Deprem yoksulları öldürecektir. Gecekondu kesimlerinde, sağlam zemindeki yapıların 5 katı fazla nüfus yoğunluğu var. Eğer çürük binalar yıkılırsa, kimsenin burnu bile kanamadan deprem atlatılacaktır. Olası İstanbul depreminin Türkiye'ye maliyeti 100 milyar dolar olacaktır. Bu, Türkiye'yi öldürür. Halbuki deprem öncesi 5 milyarlık yatırım, depremi hasarsız atlatmak için yeterlidir.''
Türkiye Deprem Vakfı İkinci Başkanı ve Boğaziçi Üniversitesi (BÜ) İnşaat Mühendisliği Bölümü öğretim üyesi Prof. Dr. Semih Tezcan da sabahki depremin öncü bir deprem olabileceğini dile getirerek, ''Bu deprem, bölgenin gerilim altında olduğunu ve bu gerilimin yavaş yavaş boşaldığını gösteriyor.

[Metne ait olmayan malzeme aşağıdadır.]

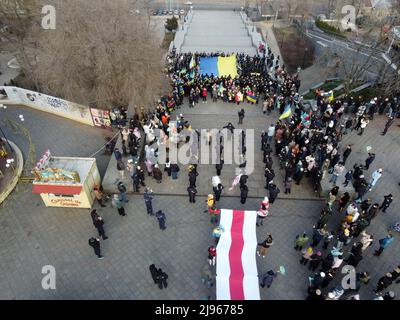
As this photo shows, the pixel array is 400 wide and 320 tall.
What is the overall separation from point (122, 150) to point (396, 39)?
1989cm

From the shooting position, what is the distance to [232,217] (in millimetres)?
11391

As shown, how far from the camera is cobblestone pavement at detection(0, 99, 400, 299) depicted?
1059cm

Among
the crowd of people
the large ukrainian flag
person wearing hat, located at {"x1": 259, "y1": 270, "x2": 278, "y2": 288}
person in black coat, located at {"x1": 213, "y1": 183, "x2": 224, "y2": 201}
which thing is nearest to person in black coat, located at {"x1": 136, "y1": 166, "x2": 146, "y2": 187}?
the crowd of people

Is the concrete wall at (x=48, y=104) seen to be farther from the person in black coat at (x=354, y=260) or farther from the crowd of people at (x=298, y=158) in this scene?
the person in black coat at (x=354, y=260)

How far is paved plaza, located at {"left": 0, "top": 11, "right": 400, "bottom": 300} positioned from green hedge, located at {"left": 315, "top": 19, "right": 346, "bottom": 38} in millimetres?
18381

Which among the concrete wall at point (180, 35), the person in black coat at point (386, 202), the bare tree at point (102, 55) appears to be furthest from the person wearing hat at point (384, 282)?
the concrete wall at point (180, 35)

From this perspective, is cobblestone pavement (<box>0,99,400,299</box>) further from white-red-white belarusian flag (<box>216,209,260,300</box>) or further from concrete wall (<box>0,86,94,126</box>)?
concrete wall (<box>0,86,94,126</box>)

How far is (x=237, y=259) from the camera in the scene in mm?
10273

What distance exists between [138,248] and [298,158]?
7.94 metres

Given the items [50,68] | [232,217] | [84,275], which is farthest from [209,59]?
[84,275]

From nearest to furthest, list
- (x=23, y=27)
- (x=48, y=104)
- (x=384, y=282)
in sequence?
(x=384, y=282), (x=48, y=104), (x=23, y=27)

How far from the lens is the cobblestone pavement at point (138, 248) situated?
34.7 feet

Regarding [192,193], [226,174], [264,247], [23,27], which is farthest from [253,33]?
[264,247]

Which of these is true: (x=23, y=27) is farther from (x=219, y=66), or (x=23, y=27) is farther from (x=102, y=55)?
(x=219, y=66)
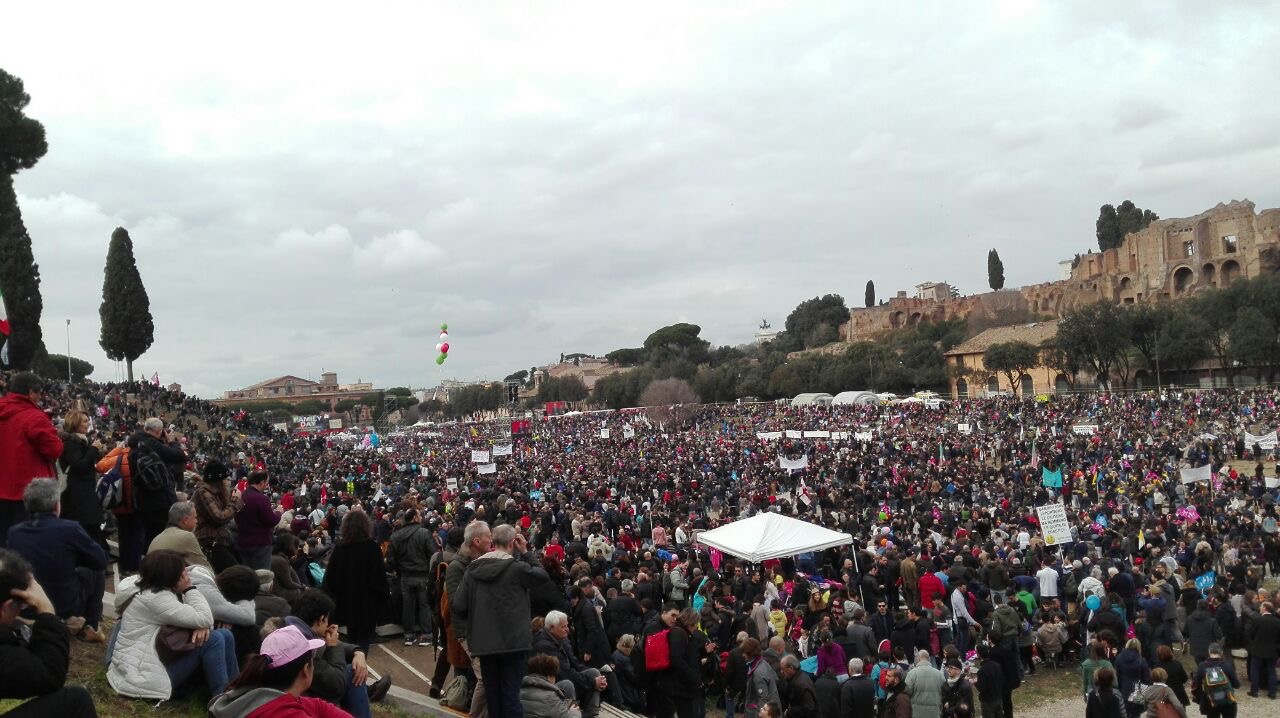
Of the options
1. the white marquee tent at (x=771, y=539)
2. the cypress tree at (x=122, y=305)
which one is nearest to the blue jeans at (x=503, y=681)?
the white marquee tent at (x=771, y=539)

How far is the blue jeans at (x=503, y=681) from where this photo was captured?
489 cm

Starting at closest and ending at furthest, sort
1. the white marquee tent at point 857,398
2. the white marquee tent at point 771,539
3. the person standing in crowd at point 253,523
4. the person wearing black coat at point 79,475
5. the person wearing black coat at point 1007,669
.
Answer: the person wearing black coat at point 79,475, the person standing in crowd at point 253,523, the person wearing black coat at point 1007,669, the white marquee tent at point 771,539, the white marquee tent at point 857,398

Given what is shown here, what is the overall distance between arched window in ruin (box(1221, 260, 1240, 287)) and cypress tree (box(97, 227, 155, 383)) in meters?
75.8

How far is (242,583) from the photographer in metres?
4.57

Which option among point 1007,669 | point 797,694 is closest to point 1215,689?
point 1007,669

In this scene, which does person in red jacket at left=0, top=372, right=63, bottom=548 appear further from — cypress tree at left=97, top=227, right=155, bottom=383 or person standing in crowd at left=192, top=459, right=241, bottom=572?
cypress tree at left=97, top=227, right=155, bottom=383

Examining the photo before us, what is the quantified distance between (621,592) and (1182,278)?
82163 mm

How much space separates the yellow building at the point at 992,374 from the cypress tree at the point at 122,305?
49.5m

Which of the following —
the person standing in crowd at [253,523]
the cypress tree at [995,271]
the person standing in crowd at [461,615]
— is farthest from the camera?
the cypress tree at [995,271]

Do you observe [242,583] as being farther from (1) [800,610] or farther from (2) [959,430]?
(2) [959,430]

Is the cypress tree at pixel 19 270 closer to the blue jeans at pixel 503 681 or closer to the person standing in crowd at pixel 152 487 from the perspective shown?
the person standing in crowd at pixel 152 487

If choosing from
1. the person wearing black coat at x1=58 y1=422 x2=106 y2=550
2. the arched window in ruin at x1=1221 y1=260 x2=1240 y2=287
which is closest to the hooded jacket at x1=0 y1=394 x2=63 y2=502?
the person wearing black coat at x1=58 y1=422 x2=106 y2=550

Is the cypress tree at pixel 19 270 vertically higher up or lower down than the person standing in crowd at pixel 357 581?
higher up

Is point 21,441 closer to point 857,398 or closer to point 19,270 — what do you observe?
point 19,270
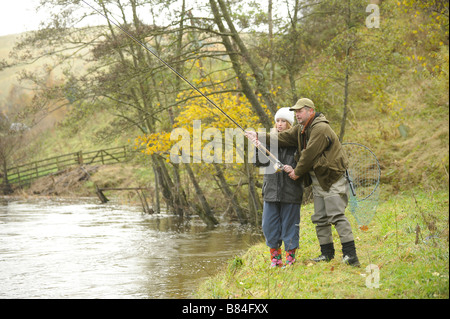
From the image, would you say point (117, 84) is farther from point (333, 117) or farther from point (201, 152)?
point (333, 117)

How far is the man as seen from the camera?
5121mm

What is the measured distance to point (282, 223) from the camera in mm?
5508

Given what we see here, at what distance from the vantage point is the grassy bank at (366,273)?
4250 millimetres

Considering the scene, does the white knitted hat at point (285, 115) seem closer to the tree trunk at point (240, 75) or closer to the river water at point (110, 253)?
the river water at point (110, 253)

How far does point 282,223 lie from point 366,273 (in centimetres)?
100

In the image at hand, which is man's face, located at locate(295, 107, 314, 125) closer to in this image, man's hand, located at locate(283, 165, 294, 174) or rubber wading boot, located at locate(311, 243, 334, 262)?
man's hand, located at locate(283, 165, 294, 174)

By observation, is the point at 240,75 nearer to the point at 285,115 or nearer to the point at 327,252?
the point at 285,115

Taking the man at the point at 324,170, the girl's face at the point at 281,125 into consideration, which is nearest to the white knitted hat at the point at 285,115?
the girl's face at the point at 281,125

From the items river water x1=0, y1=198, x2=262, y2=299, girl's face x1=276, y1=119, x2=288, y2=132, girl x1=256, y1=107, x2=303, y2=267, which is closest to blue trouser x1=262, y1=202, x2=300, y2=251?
girl x1=256, y1=107, x2=303, y2=267

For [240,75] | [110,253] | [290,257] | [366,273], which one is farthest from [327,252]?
[240,75]
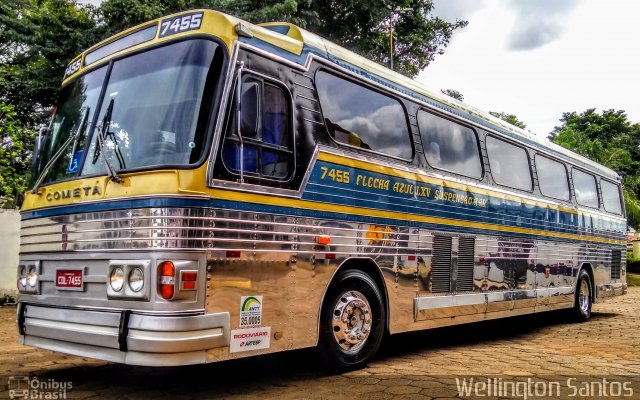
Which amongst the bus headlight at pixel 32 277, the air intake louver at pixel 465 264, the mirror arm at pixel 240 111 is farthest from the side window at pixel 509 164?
the bus headlight at pixel 32 277

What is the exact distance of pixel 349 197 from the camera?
574 cm

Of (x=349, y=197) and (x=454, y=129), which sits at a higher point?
(x=454, y=129)

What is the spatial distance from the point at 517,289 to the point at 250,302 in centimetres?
571

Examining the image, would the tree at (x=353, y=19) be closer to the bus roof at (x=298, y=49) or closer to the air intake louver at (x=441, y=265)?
the bus roof at (x=298, y=49)

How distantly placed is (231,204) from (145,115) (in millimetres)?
1031

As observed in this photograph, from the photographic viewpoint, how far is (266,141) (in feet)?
16.0

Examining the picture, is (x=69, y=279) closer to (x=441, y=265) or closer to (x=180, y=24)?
(x=180, y=24)

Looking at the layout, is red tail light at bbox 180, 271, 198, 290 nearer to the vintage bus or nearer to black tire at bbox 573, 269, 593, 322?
the vintage bus

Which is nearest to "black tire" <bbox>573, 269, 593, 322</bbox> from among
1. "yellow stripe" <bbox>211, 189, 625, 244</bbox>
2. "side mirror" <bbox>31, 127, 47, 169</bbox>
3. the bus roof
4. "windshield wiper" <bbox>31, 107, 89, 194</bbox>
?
"yellow stripe" <bbox>211, 189, 625, 244</bbox>

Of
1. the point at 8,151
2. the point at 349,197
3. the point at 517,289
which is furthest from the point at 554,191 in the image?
the point at 8,151

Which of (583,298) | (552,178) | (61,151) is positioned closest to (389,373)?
(61,151)

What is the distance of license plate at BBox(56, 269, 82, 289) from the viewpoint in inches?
182

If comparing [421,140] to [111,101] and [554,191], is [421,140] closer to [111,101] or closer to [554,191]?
[111,101]

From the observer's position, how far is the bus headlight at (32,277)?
5086mm
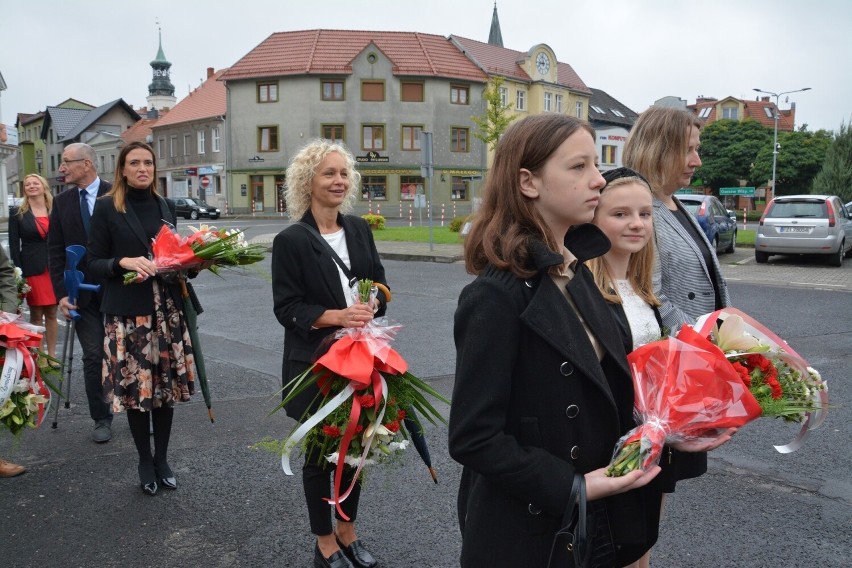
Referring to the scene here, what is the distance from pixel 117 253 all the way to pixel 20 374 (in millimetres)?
952

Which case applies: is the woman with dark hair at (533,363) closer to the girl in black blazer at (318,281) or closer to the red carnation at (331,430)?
the red carnation at (331,430)

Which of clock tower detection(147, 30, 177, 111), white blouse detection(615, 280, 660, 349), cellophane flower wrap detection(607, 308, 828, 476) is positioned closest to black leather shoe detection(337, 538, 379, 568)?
white blouse detection(615, 280, 660, 349)

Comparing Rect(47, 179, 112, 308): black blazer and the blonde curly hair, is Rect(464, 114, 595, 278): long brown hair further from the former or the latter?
Rect(47, 179, 112, 308): black blazer

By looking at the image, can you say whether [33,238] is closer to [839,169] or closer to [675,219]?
[675,219]

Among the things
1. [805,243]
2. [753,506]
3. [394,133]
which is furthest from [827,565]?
[394,133]

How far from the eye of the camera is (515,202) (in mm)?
1801

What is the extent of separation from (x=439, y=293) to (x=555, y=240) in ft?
33.9

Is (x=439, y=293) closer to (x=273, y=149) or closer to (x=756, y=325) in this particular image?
(x=756, y=325)

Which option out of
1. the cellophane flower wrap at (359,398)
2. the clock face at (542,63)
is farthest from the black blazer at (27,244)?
the clock face at (542,63)

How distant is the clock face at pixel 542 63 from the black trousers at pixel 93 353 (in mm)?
56234

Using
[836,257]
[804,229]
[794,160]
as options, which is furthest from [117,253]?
[794,160]

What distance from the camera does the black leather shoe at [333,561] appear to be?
3.27 m

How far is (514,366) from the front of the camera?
173cm

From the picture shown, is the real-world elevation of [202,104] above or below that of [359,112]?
above
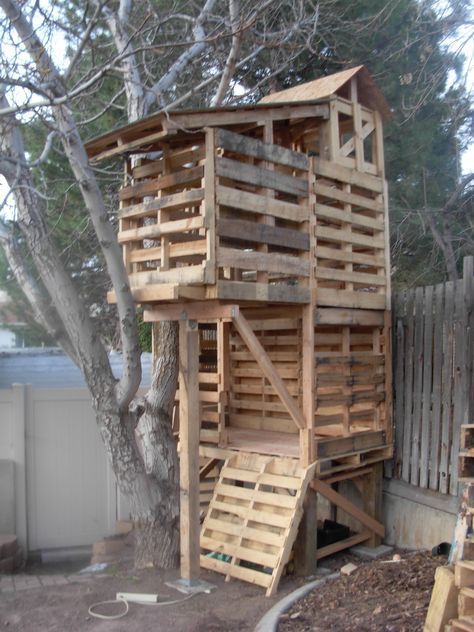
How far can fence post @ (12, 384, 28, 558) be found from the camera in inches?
345

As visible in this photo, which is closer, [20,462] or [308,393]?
[308,393]

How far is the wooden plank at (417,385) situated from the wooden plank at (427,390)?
9cm

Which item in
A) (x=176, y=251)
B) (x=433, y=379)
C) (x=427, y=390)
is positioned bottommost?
(x=427, y=390)

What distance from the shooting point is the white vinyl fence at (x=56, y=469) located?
8.85 meters

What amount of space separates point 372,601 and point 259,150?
166 inches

Ama kesin bir şey söylemek doğru değil. Kesin olan bir şey İstanbul'da 7.4 büyüklüğünde depremin olacağıdır. Zaten İstanbul'da ne olacağı belli. Yarın olacakmış gibi hazırlanalım.''
Buna karşın yapılacak tek bir şeyin olduğunu, ''can kaybını önlemek gerektiğini'' vurgulayan Prof. Dr. Tezcan, şunları söyledi:
''Depremde can kaybı 40 bin kişi tahmin ediliyor. Böyle büyük bir acıyla karşılaşmamak için hazırlanmalıyız. Bütün medeni ülkelerde can güvenliği, devletin teminatı altındadır. Nasıl trafik muayenesinden geçmemiş araç trafiğe, vatandaşların can güvenliğini tehlikeye attığı için çıkartılmıyorsa, bir depremde göçme riski taşıyan bir bina daha büyük bir can kaybına neden olacağı için, bunun da saptanması ve kullanımdan men edilmesi konusu bir devlet görevidir.''
Jeofizik Mühendisleri Odası İstanbul Şube Başkanı Doç. Dr. Oğuz Gündoğdu, sabahki depremin riskli bir alan içinde olduğunu söyleyebileceğini belirterek, ''Öncü olduğunu söylemek, şu aşamada mümkün değil. Marmara gerilmişti zaten. Onun sonucu oluşum mekanizmasıbelirlenebilirse belki bir yorum yapılabilir ama, hiçbirisi İstanbul depreminin ne zaman olacağı hakkında kesinlik taşımaz'' diye konuştu.